Dan: Something that helps us and guides the thesis at Power Plant Ventures is that the food system is broken and that it is unhealthy and unsustainable and inhumane. We believe that plant-based foods are one of the best ways to solve this.
How is Health Warrior different from other vegan snack brands?
Shane: I didn’t know much about CPG going in, and I realized that most packaged food is unhealthy not to make it taste good but instead to make it cheap. We use an exceptionally low amount of sugar and always use superfoods as our first ingredient. It’s worth noting that some bars will promote chia as an ingredient, writing it really large on their packaging, but chia will be the last ingredient on the list meaning it’s the smallest amount of any ingredient in that product.
There are around 300,000 edible plant species - and just three of them make up almost 60% of our American calories: corn, rice and wheat. There are so many other nutrient-dense superfoods out there that don’t get used.
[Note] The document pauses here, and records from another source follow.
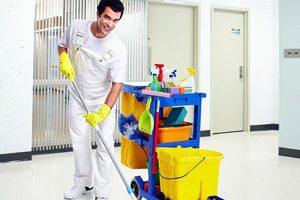 genel-temizlik
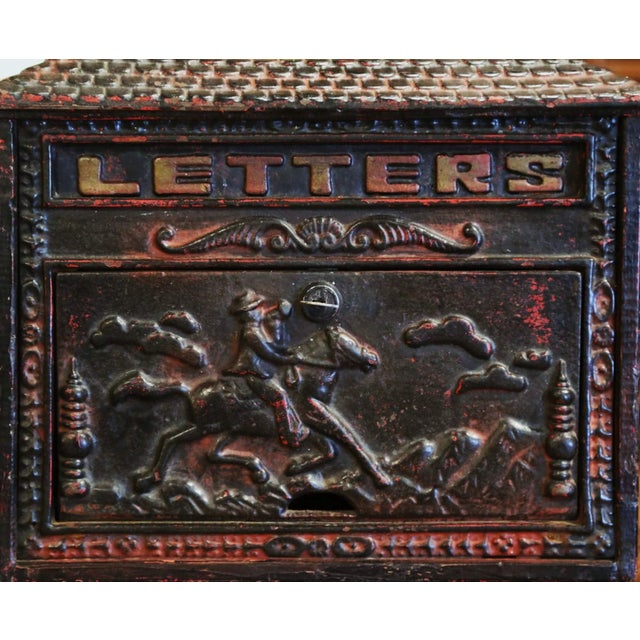 English 19th Century English Black Painted Cast Iron Wall Mailbox With Relief Decor For Sale - Image 3 of 10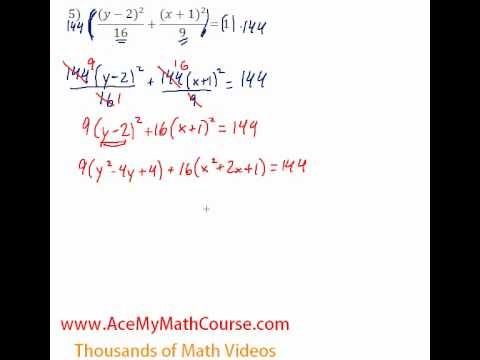 Conics - Standard to General #5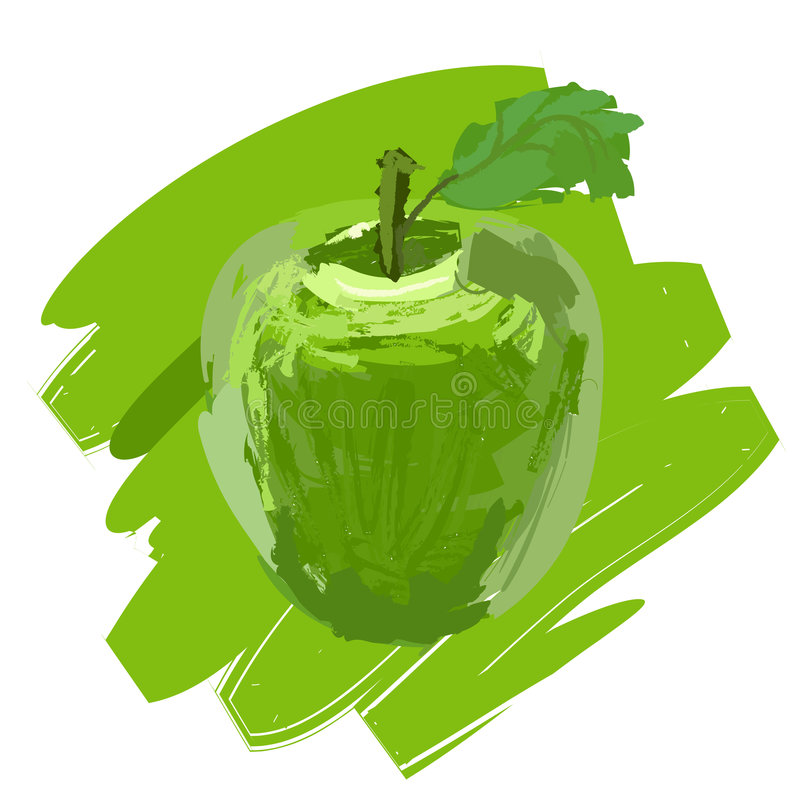 äpple stock illustrationer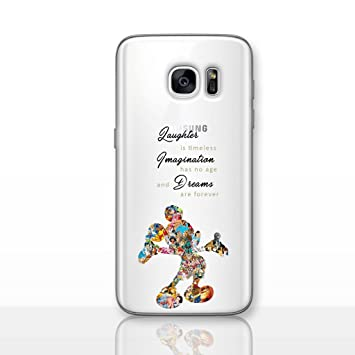 coque samsung galaxy s7 walt disney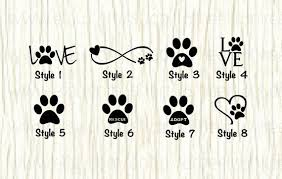 Love Paw Animal Car Decal Dog Love Paw Word Decal Paw Etsy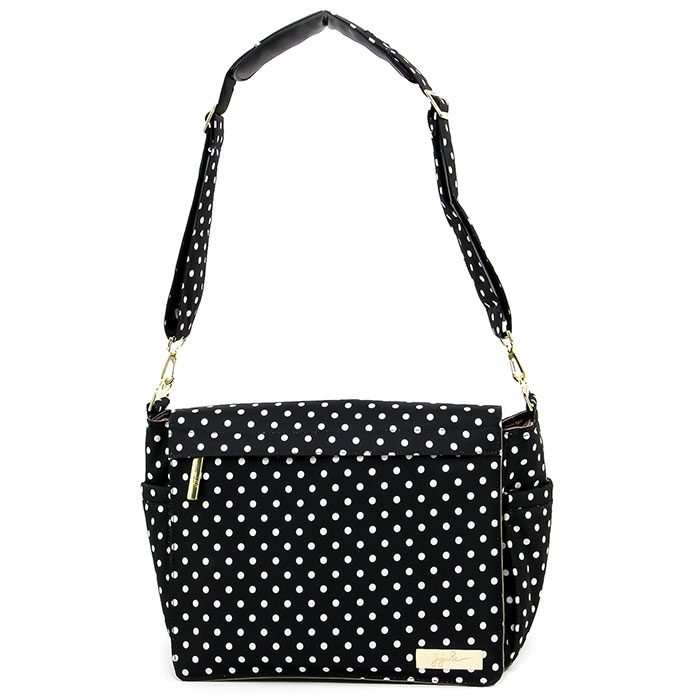 Сумка для мамы Ju-Ju-Be Better Be Legacy. The Dutchess, цвет: черный, белый ju ju be сумка для мамы super be black petals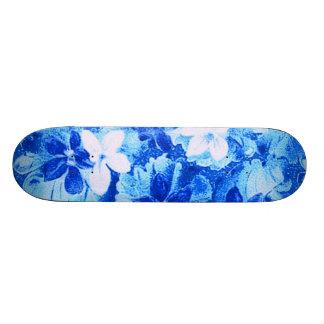 Vintage Bright Blue Violets Skateboard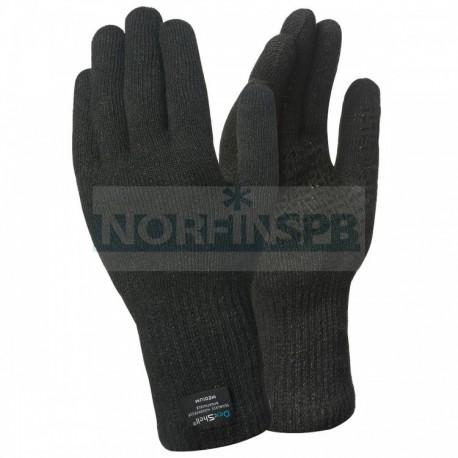 Перчатки водонепроницаемые Dexshell ToughShield черные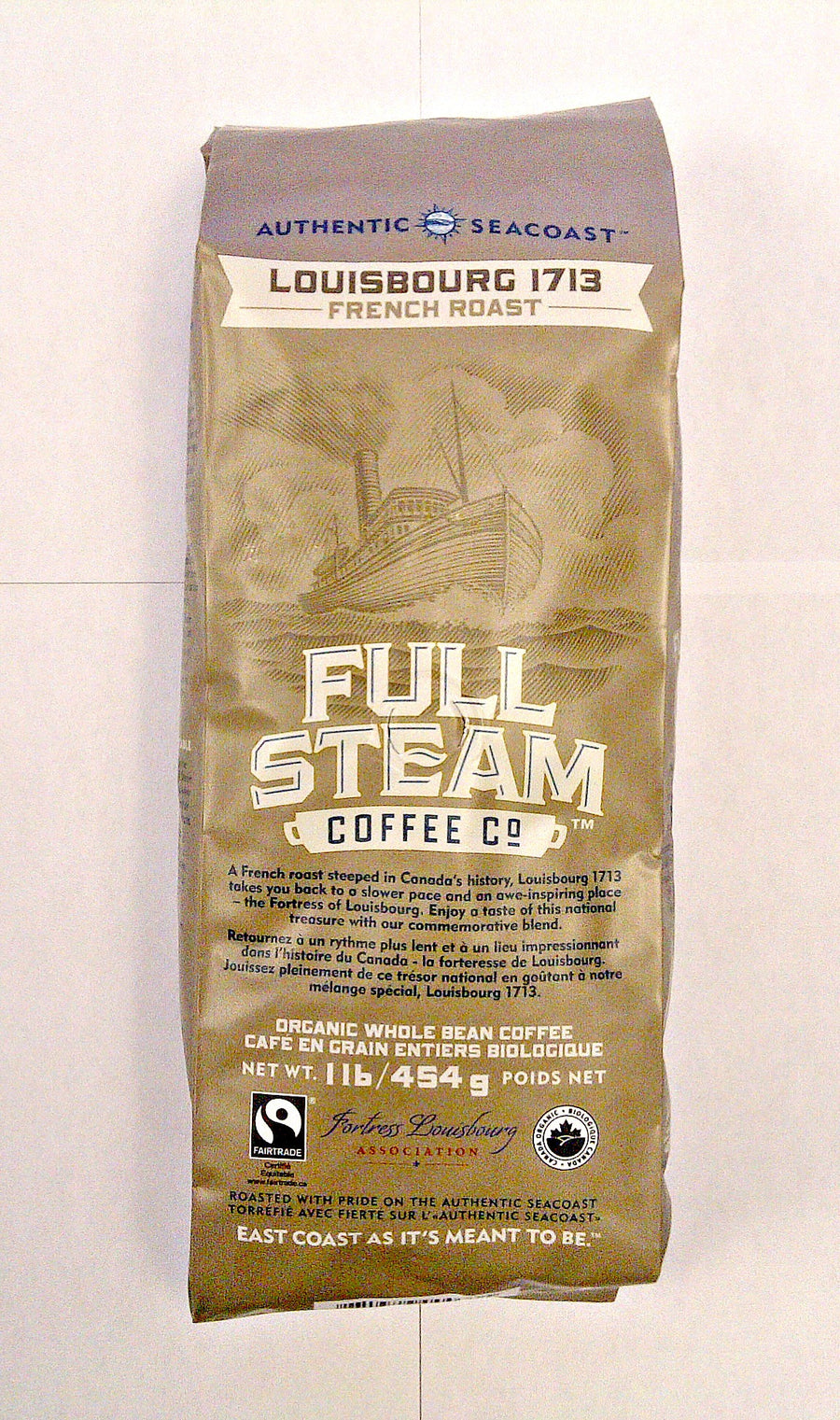 Full Steam Louisbourg 1713 French Roast (Whole Bean)
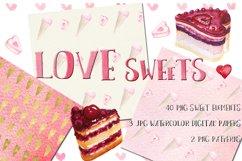 Love watercolor bundle. Valentine. Product Image 6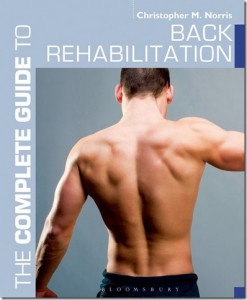 Complete Guide to Back Rehabilitation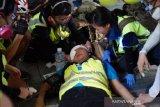 Mata tertembak aparat, jurnalis Indonesia Veby Mega Indah tuntut Hong Kong tanggung jawab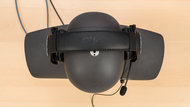 Logitech G Pro X Gaming Headset Top Picture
We started with chia, but we’ve always intended to explore different hero ingredients from the plant world. We also look to aid in sustainability and thoughtful land use with our supply chain.
Dan: You also see companies who advertise ‘no sugar’ but use sugar alcohols or other synthetics to sweeten their products. There are a bunch of white papers coming out now that talk about how your body can’t digest these. Some of these sugar substitutes are like the new Olestra.
Superfoods and vegan foods are becoming household names with mainstream shoppers. Is this a trend and what is the next vanguard in this space?
Shane: Eighteen months after we launched nationally with Whole Foods, we launched in Target. We thought we would have to educate everyone on what chia seeds were. But now I look at our Amazon orders and you will see them all over the country, not just metropolitan areas. We think that fixing food will fix the problems in our healthcare system with people suffering from diabetes and obesity. If we can fix food, we can fix healthcare. It’s amazing to see the awareness of plant ingredients that we use like chia seed and pumpkin seeds. Our pumpkin seed bars went straight to Costco. The awareness happened really quickly - and not just in New York and Los Angeles.
Dan: Something that we talk a lot about at Health Warrior and Power Plant Ventures is that we are in the early innings of the food revolution. We are seeing buy-in from consumers and we’ve read statistics about how there is a 600% increase in consumers who identify as plant-based. Facebook just opened up an office in San Francisco whose office is totally plant-based. Corporates are also buying in. There was $42b in M&A deals in 2017: large strategic food acquisitions are focused on plant-based foods. Tyson just bought a big stake in Beyond Meat. And beyond the US, China last year sent new dietary guidelines to help cut meat consumption by 50%. Buy-in as far as plant-based and better-for-you is really happening and is so important in being able to effect change.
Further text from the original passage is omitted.